42% for women under 35;

32% between 35 and 37 years old;

22% between 38 and 40 years;

12% between 41 and 42 years old.

PRESENCE OF ENDOMETRIOMA

Endometrioma is a term used when endometriosis affects the ovaries, developing cysts that are detected by transvaginal ultrasound. The endometrioma have a liquid inside, the content is bloody with chocolate color, due to the presence of endometrial cells inside the ovary.

This cyst is shaped by cells of the endometrium that detach and adhere to the ovaries. In addition to causing pain in endometrioma may also prejudice folliculogenesis, affecting ovarian reserve and fertile potential.

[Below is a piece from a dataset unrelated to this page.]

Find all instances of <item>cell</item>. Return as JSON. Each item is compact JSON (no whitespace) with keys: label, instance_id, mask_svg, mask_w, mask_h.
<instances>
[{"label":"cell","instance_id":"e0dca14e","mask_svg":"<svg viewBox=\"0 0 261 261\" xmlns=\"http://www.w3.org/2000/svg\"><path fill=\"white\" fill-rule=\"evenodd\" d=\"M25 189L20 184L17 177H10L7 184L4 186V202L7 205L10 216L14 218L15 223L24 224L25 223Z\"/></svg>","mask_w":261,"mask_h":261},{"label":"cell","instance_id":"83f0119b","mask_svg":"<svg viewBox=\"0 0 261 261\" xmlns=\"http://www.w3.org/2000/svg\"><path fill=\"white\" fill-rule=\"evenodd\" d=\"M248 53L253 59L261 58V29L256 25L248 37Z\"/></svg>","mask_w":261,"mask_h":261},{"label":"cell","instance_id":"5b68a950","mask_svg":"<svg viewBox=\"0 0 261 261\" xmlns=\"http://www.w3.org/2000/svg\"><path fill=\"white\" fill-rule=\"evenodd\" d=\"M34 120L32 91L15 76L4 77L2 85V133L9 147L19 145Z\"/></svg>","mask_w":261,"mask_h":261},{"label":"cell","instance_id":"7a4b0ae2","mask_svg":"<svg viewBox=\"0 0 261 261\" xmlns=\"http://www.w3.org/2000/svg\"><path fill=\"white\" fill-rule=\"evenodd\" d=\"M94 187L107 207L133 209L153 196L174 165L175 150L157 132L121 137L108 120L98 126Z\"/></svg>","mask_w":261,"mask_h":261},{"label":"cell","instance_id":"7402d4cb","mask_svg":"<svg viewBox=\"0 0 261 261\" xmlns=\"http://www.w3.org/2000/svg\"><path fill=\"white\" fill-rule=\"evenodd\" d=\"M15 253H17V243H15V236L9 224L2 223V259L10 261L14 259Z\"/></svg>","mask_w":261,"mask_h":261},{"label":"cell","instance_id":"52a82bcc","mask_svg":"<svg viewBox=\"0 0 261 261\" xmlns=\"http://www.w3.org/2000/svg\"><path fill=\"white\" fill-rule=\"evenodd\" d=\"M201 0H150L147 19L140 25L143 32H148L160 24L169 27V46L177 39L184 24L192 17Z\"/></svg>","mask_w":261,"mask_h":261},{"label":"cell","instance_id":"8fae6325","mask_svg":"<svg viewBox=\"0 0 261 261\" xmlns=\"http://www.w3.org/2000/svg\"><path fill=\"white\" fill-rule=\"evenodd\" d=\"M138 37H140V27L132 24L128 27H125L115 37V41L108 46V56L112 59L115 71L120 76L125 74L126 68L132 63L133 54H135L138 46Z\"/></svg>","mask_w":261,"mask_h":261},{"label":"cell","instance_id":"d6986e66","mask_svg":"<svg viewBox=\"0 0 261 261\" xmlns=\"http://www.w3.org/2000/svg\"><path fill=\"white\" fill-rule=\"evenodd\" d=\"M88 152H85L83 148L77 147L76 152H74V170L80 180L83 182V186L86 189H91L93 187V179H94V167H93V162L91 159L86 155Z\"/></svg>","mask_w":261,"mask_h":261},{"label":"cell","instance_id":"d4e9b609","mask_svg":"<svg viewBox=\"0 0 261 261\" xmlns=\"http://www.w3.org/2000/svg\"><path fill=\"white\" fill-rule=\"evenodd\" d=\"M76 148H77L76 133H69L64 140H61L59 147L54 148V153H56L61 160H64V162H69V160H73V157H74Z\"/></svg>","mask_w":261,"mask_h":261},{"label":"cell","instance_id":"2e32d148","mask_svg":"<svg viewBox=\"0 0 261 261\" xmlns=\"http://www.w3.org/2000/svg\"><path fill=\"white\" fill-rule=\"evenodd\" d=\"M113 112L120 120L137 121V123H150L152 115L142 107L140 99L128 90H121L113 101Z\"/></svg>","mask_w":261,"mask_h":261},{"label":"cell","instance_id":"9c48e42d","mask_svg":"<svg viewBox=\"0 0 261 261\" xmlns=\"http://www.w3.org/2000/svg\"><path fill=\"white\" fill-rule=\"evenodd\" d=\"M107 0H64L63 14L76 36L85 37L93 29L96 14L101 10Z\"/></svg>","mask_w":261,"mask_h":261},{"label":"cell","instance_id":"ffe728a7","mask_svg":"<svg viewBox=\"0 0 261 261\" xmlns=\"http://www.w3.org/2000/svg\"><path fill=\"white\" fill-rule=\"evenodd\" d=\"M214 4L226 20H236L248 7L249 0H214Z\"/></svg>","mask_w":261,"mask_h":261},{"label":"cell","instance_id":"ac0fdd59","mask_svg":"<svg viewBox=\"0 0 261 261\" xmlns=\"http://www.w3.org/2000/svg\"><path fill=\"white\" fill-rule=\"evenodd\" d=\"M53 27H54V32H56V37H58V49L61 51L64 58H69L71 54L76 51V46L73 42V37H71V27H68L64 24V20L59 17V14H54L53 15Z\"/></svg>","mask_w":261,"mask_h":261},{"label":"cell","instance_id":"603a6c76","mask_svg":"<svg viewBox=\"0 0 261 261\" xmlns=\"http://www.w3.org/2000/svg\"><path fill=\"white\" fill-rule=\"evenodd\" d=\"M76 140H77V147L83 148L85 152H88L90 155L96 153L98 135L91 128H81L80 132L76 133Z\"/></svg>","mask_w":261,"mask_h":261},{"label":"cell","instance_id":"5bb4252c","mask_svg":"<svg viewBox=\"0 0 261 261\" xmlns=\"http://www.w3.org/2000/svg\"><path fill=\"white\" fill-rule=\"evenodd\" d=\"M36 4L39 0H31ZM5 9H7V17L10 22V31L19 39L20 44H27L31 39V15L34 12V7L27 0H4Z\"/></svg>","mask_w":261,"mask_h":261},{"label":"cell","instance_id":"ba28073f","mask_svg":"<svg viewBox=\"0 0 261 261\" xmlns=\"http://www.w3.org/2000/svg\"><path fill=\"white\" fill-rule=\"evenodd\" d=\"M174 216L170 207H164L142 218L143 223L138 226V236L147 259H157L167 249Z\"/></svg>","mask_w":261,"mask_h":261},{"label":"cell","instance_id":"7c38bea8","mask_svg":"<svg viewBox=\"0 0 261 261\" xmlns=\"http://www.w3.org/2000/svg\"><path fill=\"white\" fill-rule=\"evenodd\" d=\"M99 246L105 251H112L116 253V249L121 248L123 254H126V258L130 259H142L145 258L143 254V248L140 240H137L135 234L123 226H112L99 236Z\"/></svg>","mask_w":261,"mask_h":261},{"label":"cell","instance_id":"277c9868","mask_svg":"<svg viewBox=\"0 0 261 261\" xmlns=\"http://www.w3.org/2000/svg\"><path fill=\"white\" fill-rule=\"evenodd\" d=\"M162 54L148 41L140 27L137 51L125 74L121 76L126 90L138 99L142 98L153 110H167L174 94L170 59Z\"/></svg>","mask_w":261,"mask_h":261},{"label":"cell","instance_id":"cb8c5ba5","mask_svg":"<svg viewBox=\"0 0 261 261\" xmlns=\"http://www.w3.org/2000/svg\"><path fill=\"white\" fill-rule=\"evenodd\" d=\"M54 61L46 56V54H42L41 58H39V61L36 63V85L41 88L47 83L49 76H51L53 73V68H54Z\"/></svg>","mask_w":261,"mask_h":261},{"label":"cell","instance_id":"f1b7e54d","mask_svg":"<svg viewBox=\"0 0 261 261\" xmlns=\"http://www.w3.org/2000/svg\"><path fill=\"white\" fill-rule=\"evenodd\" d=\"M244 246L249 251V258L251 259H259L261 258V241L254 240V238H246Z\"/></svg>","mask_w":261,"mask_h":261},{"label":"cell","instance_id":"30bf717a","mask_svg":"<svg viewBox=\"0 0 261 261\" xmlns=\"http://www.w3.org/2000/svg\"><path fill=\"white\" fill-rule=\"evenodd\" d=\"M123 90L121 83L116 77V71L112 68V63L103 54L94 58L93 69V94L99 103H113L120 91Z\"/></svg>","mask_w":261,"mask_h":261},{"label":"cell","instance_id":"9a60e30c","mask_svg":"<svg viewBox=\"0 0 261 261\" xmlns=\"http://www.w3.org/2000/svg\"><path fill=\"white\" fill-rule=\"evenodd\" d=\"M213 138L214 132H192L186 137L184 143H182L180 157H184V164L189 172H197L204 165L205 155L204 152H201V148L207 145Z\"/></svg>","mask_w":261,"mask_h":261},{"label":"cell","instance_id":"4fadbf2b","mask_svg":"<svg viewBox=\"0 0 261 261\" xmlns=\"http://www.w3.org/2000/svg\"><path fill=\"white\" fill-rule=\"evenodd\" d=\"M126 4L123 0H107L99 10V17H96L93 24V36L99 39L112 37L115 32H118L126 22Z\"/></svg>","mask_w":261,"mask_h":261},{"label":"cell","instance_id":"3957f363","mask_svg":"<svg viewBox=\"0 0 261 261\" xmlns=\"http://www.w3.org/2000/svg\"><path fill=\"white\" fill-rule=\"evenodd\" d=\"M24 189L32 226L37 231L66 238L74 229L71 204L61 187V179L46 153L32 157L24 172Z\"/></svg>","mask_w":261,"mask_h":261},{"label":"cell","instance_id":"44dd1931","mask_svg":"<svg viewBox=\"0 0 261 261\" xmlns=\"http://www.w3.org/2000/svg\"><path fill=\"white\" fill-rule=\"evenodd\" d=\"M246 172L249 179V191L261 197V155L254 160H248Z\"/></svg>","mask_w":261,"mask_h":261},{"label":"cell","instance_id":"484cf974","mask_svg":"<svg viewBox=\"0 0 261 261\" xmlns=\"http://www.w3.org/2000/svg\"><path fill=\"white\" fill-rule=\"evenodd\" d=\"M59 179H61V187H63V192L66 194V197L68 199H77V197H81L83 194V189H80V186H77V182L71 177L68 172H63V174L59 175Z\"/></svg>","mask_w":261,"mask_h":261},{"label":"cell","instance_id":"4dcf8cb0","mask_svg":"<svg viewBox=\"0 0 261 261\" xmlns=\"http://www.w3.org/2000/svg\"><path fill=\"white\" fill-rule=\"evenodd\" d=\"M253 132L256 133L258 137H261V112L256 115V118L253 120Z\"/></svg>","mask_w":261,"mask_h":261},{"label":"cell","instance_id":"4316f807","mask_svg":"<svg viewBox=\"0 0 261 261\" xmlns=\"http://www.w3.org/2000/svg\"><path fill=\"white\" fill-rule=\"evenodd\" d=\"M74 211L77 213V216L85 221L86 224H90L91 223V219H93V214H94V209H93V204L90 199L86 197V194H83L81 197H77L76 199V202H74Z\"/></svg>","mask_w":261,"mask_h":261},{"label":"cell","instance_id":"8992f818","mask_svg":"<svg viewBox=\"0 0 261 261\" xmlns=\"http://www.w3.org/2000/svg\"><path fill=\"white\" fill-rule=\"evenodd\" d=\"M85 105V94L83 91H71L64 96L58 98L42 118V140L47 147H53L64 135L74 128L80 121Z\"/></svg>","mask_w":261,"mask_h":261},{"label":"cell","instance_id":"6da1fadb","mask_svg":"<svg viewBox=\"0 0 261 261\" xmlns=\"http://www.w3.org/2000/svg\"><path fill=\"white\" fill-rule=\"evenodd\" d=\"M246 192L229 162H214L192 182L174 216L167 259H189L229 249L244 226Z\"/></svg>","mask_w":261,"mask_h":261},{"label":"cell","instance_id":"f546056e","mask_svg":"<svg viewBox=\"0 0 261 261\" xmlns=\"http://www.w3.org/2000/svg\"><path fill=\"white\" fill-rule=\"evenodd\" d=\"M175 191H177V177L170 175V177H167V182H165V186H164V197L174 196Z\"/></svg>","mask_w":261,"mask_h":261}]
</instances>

Several studies have been performed with goal to investigate the effect of ovarian endometrioma on the ability of the ovaries to respond to the stimulus and results of in vitro fertilization (IVF). Thus, these indicated that presence of ovarian endometrioma reduces the number of oocytes recovered (in terms of their oocyte quality), developed embryos quality, implantation rate and clinical pregnancy. Due to endometrioma, changes in the factors occur immune systems such as IL-6 accumulation or silencing of vascular endothelial growth factor in follicular fluid and these were considered negative for follicular growth and oocyte maturation. It is relevant to approach that it isn’t presence of the endometrioma itself, which causes low responsiveness to the ovaries, but the deleterious effect on the microenvironment of endometriosis, such as inflammation and production of reactive oxygen species.

In conclusion, the treatment of endometrioma depends on the size of the cyst and the severity of the symptoms. Can be performed using hormonal medications or laparoscopic surgery, indicated when the cysts are larger 3cm and symptoms are plentiful. Therefore, studies suggest that surgical removal of endometrioma before IVF offers no benefit for successful treatment, as there is a loss in ovarian reserve and assisted human reproduction would provide a therapeutic approach to infertility related to endometrioma instead of laparoscopic ovarian surgery in asymptomatic patients.

REFERENCES IN MEDICAL LITERATURE

  • American Society for Reproductive Medicine (ASRM). Fact Sheets and Info Booklets – Endometriosis. 2007.
  • American society for reproductive medicine. A guide for patients. Endometriosis 2012.
  • Burney and Giudice., Pathogenesis and Pathophysiology of Endometriosis. Fertil Steril, 2012.
  • Chapron et al.,Deeply infiltrating endometriosis: pathogenetic implications of the anatomical distribution. Human reproduction, 2006.
  • Harris-glocker, miranda; mclaren, janet f. Role of female pelvic anatomy in infertility. Clinical anatomy, v.1, n. 26, p.89-96, 2013.
  • Stilley, julie a. W.; birt, julie a.; sharpe-timms, kathy l.. Cellular and molecular basis for endometriosis-associated infertility. Cell tissue res, v. 349, n. 3, p.849-862, 03 fev. 2012.
  • Vercellini et al., Endometriosis: pathogenesis and treatment. Nature reviews and endocrinology, 2014.
  • Yang et al., Impact of ovarian endometrioma on ovarian responsiveness and IVF: a systematic review and meta-analysis. Reproductive BioMedicine Online, 2015.